El último capítulo se titula, “Epílogo. Roma, 90-París, 2014”, en este el autor realiza una síntesis sobre todo lo que ha tratado anteriormente, las escrituras, las ficciones, su obra, su vida, y analiza el significado de “El Reino”. Y comparte con el lector su fascinación e interés con distintas parábolas bíblicas, y sus oscuros significados o evidencias. Específicamente, con la parábola de El hijo pródigo, cuenta cómo siempre le ha impresionado esa historia, y cómo se las contaba a sus amigos para compartir sus opiniones:   

“En los últimos tiempos, cuando se acerca el fin de este libro, cada vez que unos amigos vienen a mi casa les pregunto qué piensan de esta historia.

Se las leo en voz alta y todos se quedan desconcertados. El perdón del padre les conmueve, pero la amargura del hijo mayor les turba. Habían olvidado la parábola. La consideran legítima. Algunos tienen la impresión de que el Evangelio se mofa de ella. A continuación les leo la historia del intendente granuja, después la de los jornaleros de la undécima hora, y tampoco comprenden lo que quieren decir. En una fábula de La Fontaine sí lo comprenderían, sonreirían ante una moraleja amoral y ladina. Pero no es una fábula de La Fontaine, es el Evangelio. Es la palabra última sobre lo que es el Reino: la dimensión de la vida en que trasparece la voluntad de Dios. 

Si se tratase de decir: “La vida en este bajo mundo es así, injusta, cruel, arbitraria, todos lo sabemos, pero el Reino, ya verán, es otra cosa…” Nada de eso. No es en absoluto lo que dice Lucas. Él dice: “Es así, el Reino”. Y, como maestro zen que ha enunciado un koan, te deja que los descifres”. 

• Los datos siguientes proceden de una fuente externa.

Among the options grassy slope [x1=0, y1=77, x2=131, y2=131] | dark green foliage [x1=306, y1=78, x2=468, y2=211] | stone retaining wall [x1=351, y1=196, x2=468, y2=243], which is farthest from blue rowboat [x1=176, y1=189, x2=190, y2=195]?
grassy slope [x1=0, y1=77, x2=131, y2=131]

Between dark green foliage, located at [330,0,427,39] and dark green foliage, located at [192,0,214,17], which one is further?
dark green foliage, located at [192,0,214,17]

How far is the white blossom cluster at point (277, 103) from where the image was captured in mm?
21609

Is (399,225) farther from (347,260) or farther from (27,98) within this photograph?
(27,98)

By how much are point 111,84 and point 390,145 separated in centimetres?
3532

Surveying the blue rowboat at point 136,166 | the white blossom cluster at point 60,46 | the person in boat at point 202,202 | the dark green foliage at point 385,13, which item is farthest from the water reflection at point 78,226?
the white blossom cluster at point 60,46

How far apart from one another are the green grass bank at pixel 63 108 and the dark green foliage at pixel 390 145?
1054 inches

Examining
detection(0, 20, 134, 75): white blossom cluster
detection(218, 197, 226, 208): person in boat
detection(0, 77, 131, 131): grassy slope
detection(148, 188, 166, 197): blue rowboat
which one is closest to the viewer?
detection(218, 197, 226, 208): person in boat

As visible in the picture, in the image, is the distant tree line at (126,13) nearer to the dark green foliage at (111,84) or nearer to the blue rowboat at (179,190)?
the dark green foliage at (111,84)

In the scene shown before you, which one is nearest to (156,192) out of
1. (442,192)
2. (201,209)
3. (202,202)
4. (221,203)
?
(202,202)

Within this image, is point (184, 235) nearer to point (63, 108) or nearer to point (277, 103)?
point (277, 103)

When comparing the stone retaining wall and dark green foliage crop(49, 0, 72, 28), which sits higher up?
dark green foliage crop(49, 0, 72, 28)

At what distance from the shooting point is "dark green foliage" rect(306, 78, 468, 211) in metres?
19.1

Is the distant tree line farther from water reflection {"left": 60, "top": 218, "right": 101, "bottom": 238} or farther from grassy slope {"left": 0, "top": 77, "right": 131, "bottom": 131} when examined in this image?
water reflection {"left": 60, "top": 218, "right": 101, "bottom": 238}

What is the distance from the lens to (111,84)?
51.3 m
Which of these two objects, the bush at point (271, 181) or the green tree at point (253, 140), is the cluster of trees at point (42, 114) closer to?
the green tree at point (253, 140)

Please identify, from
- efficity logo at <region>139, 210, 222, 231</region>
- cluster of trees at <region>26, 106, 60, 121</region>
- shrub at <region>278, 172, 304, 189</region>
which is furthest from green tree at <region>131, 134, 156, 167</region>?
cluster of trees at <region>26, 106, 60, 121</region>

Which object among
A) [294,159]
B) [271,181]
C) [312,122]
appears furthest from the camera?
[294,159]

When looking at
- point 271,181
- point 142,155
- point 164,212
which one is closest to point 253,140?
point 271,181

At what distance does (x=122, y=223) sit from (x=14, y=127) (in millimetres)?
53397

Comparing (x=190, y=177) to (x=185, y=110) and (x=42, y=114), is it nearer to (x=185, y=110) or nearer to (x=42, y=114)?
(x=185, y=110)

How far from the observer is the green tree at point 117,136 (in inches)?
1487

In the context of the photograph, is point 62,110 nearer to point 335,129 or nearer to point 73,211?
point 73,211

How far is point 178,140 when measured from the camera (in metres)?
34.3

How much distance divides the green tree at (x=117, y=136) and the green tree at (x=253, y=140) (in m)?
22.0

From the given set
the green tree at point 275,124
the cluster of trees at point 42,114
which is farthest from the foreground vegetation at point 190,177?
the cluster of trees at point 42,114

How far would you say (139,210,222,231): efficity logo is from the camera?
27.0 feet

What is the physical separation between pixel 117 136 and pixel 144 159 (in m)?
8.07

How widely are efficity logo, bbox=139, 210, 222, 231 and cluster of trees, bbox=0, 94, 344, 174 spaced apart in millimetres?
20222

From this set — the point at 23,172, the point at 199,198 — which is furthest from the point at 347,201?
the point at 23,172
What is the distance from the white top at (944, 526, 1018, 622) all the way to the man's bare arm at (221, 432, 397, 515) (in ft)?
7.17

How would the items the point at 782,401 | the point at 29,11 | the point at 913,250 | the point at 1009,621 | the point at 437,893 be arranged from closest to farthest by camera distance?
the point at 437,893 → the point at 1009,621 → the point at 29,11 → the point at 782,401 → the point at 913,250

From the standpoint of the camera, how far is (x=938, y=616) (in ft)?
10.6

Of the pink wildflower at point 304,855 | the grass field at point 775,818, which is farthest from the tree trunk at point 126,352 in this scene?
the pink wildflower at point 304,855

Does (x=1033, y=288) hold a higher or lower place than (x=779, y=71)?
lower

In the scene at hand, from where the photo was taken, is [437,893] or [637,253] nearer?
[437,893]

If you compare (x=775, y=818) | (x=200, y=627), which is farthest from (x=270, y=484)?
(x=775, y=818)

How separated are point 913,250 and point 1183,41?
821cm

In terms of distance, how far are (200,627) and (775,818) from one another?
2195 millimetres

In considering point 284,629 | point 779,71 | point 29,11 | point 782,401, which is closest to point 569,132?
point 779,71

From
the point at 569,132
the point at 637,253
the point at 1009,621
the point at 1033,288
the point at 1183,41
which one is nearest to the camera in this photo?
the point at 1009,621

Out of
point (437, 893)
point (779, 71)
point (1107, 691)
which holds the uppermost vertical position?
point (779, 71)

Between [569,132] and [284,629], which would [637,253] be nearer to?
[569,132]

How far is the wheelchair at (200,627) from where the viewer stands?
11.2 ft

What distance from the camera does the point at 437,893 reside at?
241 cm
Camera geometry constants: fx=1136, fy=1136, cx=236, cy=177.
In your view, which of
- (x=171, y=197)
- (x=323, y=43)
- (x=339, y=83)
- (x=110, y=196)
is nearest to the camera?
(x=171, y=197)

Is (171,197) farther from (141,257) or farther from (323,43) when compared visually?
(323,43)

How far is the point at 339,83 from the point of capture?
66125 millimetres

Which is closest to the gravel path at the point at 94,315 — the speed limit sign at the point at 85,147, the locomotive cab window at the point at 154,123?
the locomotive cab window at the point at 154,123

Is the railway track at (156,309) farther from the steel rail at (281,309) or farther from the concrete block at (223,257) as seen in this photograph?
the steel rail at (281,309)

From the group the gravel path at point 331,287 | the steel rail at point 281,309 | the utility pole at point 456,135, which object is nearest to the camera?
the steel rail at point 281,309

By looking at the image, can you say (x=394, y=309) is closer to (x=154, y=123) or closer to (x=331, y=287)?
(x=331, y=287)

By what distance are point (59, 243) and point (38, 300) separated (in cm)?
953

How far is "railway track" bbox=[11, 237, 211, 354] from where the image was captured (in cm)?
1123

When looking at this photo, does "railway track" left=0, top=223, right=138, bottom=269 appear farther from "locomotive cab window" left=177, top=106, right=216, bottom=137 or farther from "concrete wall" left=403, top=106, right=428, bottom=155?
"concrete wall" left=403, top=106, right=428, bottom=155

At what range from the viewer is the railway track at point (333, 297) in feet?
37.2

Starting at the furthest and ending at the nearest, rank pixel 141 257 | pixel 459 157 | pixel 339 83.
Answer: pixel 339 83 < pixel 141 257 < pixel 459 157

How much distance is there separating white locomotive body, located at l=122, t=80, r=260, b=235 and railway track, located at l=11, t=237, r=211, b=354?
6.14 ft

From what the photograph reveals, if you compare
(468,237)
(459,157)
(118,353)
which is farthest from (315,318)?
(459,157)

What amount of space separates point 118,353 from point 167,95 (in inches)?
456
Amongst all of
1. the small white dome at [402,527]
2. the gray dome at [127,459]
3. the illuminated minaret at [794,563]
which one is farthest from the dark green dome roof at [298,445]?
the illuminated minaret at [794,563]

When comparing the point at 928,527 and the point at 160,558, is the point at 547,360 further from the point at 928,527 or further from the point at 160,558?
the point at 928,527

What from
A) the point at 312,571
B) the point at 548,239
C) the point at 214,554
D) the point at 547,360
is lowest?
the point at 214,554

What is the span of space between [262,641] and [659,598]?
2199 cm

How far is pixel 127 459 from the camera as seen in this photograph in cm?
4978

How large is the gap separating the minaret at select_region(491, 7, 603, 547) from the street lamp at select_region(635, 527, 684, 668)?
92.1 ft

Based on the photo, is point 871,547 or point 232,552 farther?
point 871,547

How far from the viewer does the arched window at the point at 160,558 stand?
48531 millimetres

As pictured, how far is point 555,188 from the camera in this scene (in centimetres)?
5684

En síntesis, es una lectura fascinante que contiene todo lo bueno de este brillante autor. Que no teme a tratar temas, a tocar llagas, a explorar la naturaleza y oscuridad del ser humano, y sobre todo exponerse a sí mismo en su obra para hallar respuestas del exterior, sobre otras personas y sobre sí mismo. Lo recomiendo, porque narra con mucho humor muchos temas, y explora un tema tan delicado como el proceso de desarrollo de las escrituras, con una investigación rigurosa detrás, que le permitió descubrir cómo la ficción siempre ha estado y estará presente en nuestras vidas. Puede que en algunos pasajes de las escrituras, donde ahonda en las figuras y las vidas de los evangelistas se vuelva un poco pesado, pero creo que ese detalle evidencia lo riguroso de la documentación, que expone información importante y real sobre la existencia de esos personajes bíblicos en su paso por la tierra.   


8/10



Comparto otro de los primeros fragmentos de la lectura:


"Lo que los romanos denominaban "religio" tenía poco que ver con lo que nosotros llamamos religión y no entrañaba la profesión de una creencia ni una efusión del alma, sino una actitud de respeto, manifestada mediante ritos, hacia las instituciones urbanas. A la religión tal como nosotros la entendemos, con sus prácticas extrañas y sus fervores inoportunos, la llamaban desdeñosamente "superstitio". Era algo de orientales y de bárbaros, a los que se les permitía que se entregasen a sus ritos siempre y cuando no alterasen el orden público. Ahora bien, a Pablo y a Silas los acusan de alterarlo, y por eso los tolerantes magistrados de Filipos ordenan que se les despoje de la ropa y que los azoten, los muelan a palos y, para acabar, que los encarcelen con cadenas en los pies".